REQUIREMENTS => Present every line of the material below as a numbered list, omitting blank lines and the pictures.

+++

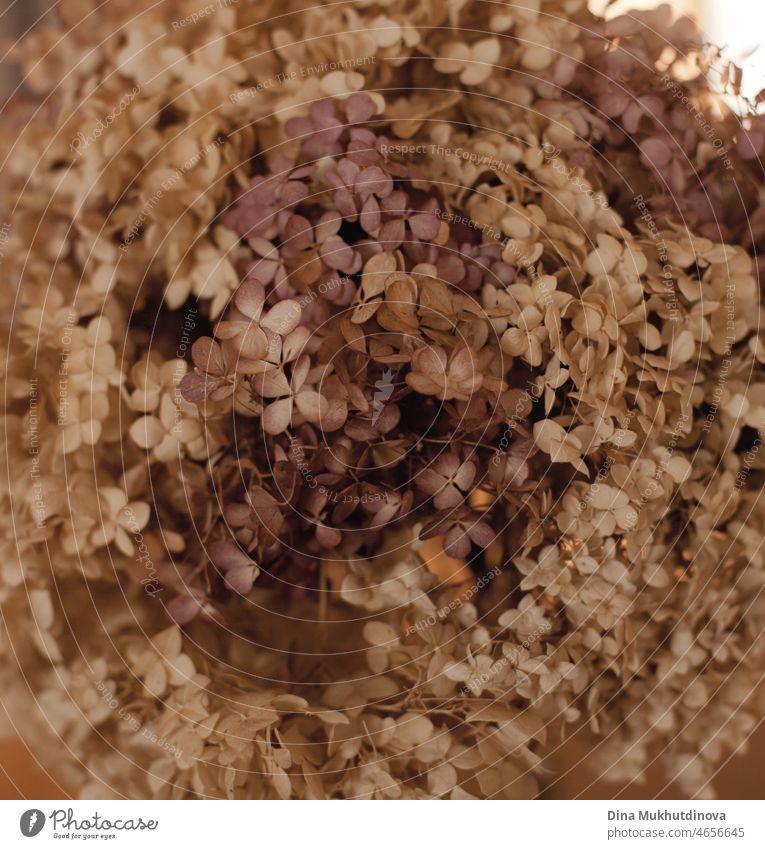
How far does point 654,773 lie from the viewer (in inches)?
19.8

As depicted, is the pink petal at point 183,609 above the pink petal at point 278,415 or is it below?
below

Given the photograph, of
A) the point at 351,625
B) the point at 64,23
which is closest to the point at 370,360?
the point at 351,625

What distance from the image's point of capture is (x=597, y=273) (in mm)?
441

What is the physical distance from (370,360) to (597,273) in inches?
5.9
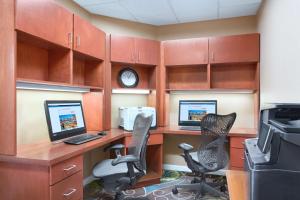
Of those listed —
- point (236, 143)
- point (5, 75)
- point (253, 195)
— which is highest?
point (5, 75)

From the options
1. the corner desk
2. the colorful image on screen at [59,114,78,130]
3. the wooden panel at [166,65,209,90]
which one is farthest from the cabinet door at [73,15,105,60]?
the wooden panel at [166,65,209,90]

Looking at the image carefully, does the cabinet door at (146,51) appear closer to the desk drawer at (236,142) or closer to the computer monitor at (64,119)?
the computer monitor at (64,119)

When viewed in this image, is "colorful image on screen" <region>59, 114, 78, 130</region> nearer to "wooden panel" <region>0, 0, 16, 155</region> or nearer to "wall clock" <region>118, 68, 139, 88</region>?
"wooden panel" <region>0, 0, 16, 155</region>

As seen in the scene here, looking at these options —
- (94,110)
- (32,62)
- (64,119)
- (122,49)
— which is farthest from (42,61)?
(122,49)

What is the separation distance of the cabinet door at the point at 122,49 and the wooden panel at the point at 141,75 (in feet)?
0.93

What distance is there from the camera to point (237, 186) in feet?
4.34

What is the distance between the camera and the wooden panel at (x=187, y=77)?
3.61 meters

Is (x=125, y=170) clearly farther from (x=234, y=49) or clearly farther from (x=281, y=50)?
(x=234, y=49)

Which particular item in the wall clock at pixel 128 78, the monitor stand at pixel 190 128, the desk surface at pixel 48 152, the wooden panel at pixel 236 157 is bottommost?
the wooden panel at pixel 236 157

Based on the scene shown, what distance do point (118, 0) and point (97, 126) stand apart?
167cm

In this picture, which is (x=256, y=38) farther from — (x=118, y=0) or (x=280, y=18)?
(x=118, y=0)

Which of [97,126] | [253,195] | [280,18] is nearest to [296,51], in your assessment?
[280,18]

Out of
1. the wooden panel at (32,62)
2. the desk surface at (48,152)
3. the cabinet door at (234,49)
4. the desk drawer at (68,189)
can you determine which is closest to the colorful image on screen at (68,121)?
the desk surface at (48,152)

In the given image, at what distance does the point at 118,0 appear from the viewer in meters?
2.85
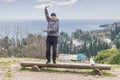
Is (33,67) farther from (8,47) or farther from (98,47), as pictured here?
(98,47)

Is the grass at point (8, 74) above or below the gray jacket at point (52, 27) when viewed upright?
below

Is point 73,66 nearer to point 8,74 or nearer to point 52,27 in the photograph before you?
point 52,27

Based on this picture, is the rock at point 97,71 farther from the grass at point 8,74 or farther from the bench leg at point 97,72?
the grass at point 8,74

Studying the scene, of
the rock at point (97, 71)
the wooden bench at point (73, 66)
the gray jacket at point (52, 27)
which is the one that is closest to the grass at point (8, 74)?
the wooden bench at point (73, 66)

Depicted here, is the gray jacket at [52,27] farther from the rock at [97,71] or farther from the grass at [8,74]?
the grass at [8,74]

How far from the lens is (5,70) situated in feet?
34.6

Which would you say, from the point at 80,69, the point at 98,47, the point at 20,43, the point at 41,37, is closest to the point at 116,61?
the point at 41,37

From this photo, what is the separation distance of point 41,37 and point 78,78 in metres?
29.4

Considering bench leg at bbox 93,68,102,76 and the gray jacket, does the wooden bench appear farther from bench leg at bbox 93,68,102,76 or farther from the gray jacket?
the gray jacket

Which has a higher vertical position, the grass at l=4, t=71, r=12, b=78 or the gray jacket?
the gray jacket

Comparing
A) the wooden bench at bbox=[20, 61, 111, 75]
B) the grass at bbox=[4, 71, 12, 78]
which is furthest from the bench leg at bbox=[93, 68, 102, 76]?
the grass at bbox=[4, 71, 12, 78]

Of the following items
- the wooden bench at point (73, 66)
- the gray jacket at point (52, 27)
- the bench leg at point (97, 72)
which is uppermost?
the gray jacket at point (52, 27)

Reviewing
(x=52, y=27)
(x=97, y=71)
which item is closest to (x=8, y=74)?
(x=52, y=27)

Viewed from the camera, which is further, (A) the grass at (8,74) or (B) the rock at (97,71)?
(B) the rock at (97,71)
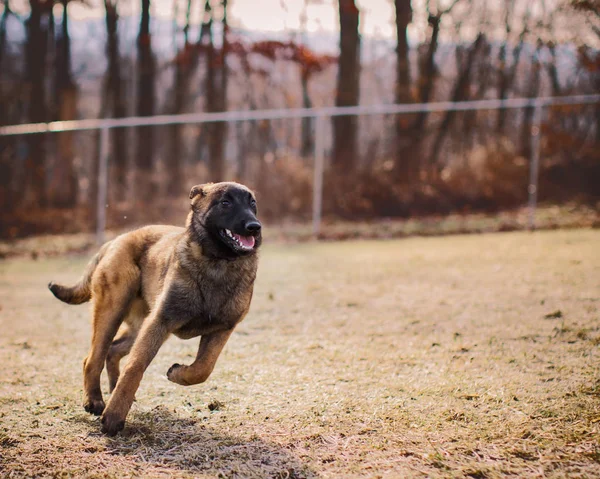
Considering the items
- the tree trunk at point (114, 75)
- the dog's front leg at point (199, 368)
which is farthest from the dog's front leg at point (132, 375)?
the tree trunk at point (114, 75)

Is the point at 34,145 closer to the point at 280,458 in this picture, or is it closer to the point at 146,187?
the point at 146,187

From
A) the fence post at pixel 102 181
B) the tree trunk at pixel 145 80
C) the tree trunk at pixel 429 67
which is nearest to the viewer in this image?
the fence post at pixel 102 181

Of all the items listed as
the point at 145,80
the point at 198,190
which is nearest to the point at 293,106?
the point at 145,80

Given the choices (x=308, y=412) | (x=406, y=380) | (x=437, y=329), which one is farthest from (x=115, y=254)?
(x=437, y=329)

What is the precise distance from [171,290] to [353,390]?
53.7 inches

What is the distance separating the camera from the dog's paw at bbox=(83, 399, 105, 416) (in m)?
4.09

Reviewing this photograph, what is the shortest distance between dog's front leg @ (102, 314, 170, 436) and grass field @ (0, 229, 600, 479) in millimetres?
112

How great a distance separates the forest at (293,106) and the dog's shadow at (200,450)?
10485 millimetres

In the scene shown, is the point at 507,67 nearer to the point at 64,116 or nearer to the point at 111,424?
the point at 64,116

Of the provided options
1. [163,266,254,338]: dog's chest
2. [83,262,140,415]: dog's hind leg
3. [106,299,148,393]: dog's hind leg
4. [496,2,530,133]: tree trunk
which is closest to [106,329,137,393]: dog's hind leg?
[106,299,148,393]: dog's hind leg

+++

FINAL RESULT =>
1. How far does point 654,773 lie from the viewer (in inches)?
2. 19.8
3. As depicted, is the pink petal at point 183,609 above the pink petal at point 278,415 or is it below?
4. below
5. Given the photograph, of
6. A) the point at 351,625
7. B) the point at 64,23
8. which is closest to the point at 370,360?
9. the point at 351,625
10. What distance from the image's point of capture is (x=597, y=273) (in mm)?
11. 441
12. What is the physical distance from (370,360) to (597,273) in inches?
13. 5.9
14. Of those listed —
15. - point (236, 143)
16. - point (5, 75)
17. - point (253, 195)
18. — which is highest?
19. point (5, 75)
20. From the options
21. 1. the corner desk
22. 2. the colorful image on screen at [59,114,78,130]
23. 3. the wooden panel at [166,65,209,90]
24. which one is farthest from the cabinet door at [73,15,105,60]?
25. the wooden panel at [166,65,209,90]
26. Looking at the image carefully, does the cabinet door at (146,51) appear closer to the desk drawer at (236,142) or closer to the computer monitor at (64,119)?
27. the computer monitor at (64,119)
28. When viewed in this image, is "colorful image on screen" <region>59, 114, 78, 130</region> nearer to "wooden panel" <region>0, 0, 16, 155</region> or nearer to "wall clock" <region>118, 68, 139, 88</region>?
29. "wooden panel" <region>0, 0, 16, 155</region>
30. As seen in the scene here, looking at these options —
31. - (94,110)
32. - (32,62)
33. - (64,119)
34. - (122,49)
35. — which is farthest from (42,61)?
36. (122,49)
37. What is the separation distance of the cabinet door at the point at 122,49 and the wooden panel at the point at 141,75 (in feet)?
38. 0.93
39. What distance is there from the camera to point (237, 186) in feet?
40. 4.34
41. What is the distance between the camera and the wooden panel at (x=187, y=77)?
42. 3.61 meters
43. Is (x=125, y=170) clearly farther from (x=234, y=49) or clearly farther from (x=281, y=50)?
44. (x=234, y=49)
45. Which particular item in the wall clock at pixel 128 78, the monitor stand at pixel 190 128, the desk surface at pixel 48 152, the wooden panel at pixel 236 157 is bottommost?
46. the wooden panel at pixel 236 157
47. Based on the scene shown, what distance do point (118, 0) and point (97, 126) stand apart?
48. 167cm
49. In this picture, which is (x=256, y=38) farther from — (x=118, y=0) or (x=280, y=18)?
50. (x=118, y=0)
51. Which of [97,126] | [253,195] | [280,18] is nearest to [296,51], in your assessment?
52. [280,18]
53. Out of
54. 1. the wooden panel at (32,62)
55. 2. the desk surface at (48,152)
56. 3. the cabinet door at (234,49)
57. 4. the desk drawer at (68,189)
58. can you determine which is closest to the colorful image on screen at (68,121)?
59. the desk surface at (48,152)
60. In the given image, at what distance does the point at 118,0 appear from the viewer in meters?
61. 2.85
62. Is (33,67) farther from (8,47) or farther from (98,47), as pictured here?
63. (98,47)
64. Is the grass at point (8, 74) above or below the gray jacket at point (52, 27) when viewed upright?
65. below
66. Is point 73,66 nearer to point 8,74 or nearer to point 52,27 in the photograph before you?
67. point 52,27
68. Based on this picture, is the rock at point 97,71 farther from the grass at point 8,74 or farther from the bench leg at point 97,72?
69. the grass at point 8,74
70. Studying the scene, of
71. the rock at point (97, 71)
72. the wooden bench at point (73, 66)
73. the gray jacket at point (52, 27)
74. which is the one that is closest to the grass at point (8, 74)?
75. the wooden bench at point (73, 66)
76. Depicted here, is the gray jacket at [52,27] farther from the rock at [97,71] or farther from the grass at [8,74]?
77. the grass at [8,74]
78. How far from the lens is (5,70) situated in feet?
79. 34.6
80. Which would you say, from the point at 80,69, the point at 98,47, the point at 20,43, the point at 41,37, is closest to the point at 116,61?
81. the point at 41,37
82. From this photo, what is the separation distance of point 41,37 and point 78,78 in metres?
83. 29.4
84. Considering bench leg at bbox 93,68,102,76 and the gray jacket, does the wooden bench appear farther from bench leg at bbox 93,68,102,76 or farther from the gray jacket?
85. the gray jacket
86. Which has a higher vertical position, the grass at l=4, t=71, r=12, b=78 or the gray jacket?
87. the gray jacket
88. Comparing
89. A) the wooden bench at bbox=[20, 61, 111, 75]
90. B) the grass at bbox=[4, 71, 12, 78]
91. which is furthest from the bench leg at bbox=[93, 68, 102, 76]?
92. the grass at bbox=[4, 71, 12, 78]
93. Of the following items
94. - the wooden bench at point (73, 66)
95. - the gray jacket at point (52, 27)
96. - the bench leg at point (97, 72)
97. which is uppermost?
98. the gray jacket at point (52, 27)
99. Reviewing
100. (x=52, y=27)
101. (x=97, y=71)
102. which item is closest to (x=8, y=74)?
103. (x=52, y=27)
104. Viewed from the camera, which is further, (A) the grass at (8,74) or (B) the rock at (97,71)?
105. (B) the rock at (97,71)
106. Considering the items
107. - the tree trunk at point (114, 75)
108. - the dog's front leg at point (199, 368)
109. which is farthest from the dog's front leg at point (132, 375)?
110. the tree trunk at point (114, 75)
111. Is the point at 34,145 closer to the point at 280,458 in this picture, or is it closer to the point at 146,187?
112. the point at 146,187
113. From
114. A) the fence post at pixel 102 181
115. B) the tree trunk at pixel 145 80
116. C) the tree trunk at pixel 429 67
117. which is nearest to the viewer in this image?
118. the fence post at pixel 102 181
119. Of all the items listed as
120. the point at 145,80
121. the point at 198,190
122. which is nearest to the point at 293,106?
123. the point at 145,80
124. Given the choices (x=308, y=412) | (x=406, y=380) | (x=437, y=329), which one is farthest from (x=115, y=254)?
125. (x=437, y=329)
126. What is the precise distance from [171,290] to [353,390]?
127. 53.7 inches
128. What is the distance separating the camera from the dog's paw at bbox=(83, 399, 105, 416) (in m)?
129. 4.09
130. Reviewing this photograph, what is the shortest distance between dog's front leg @ (102, 314, 170, 436) and grass field @ (0, 229, 600, 479) in millimetres?
131. 112
132. How great a distance separates the forest at (293,106) and the dog's shadow at (200,450)?
133. 10485 millimetres
134. In the scene shown, is the point at 507,67 nearer to the point at 64,116 or nearer to the point at 111,424?
135. the point at 64,116
136. Of the provided options
137. 1. [163,266,254,338]: dog's chest
138. 2. [83,262,140,415]: dog's hind leg
139. 3. [106,299,148,393]: dog's hind leg
140. 4. [496,2,530,133]: tree trunk
141. which is closest to [106,329,137,393]: dog's hind leg?
142. [106,299,148,393]: dog's hind leg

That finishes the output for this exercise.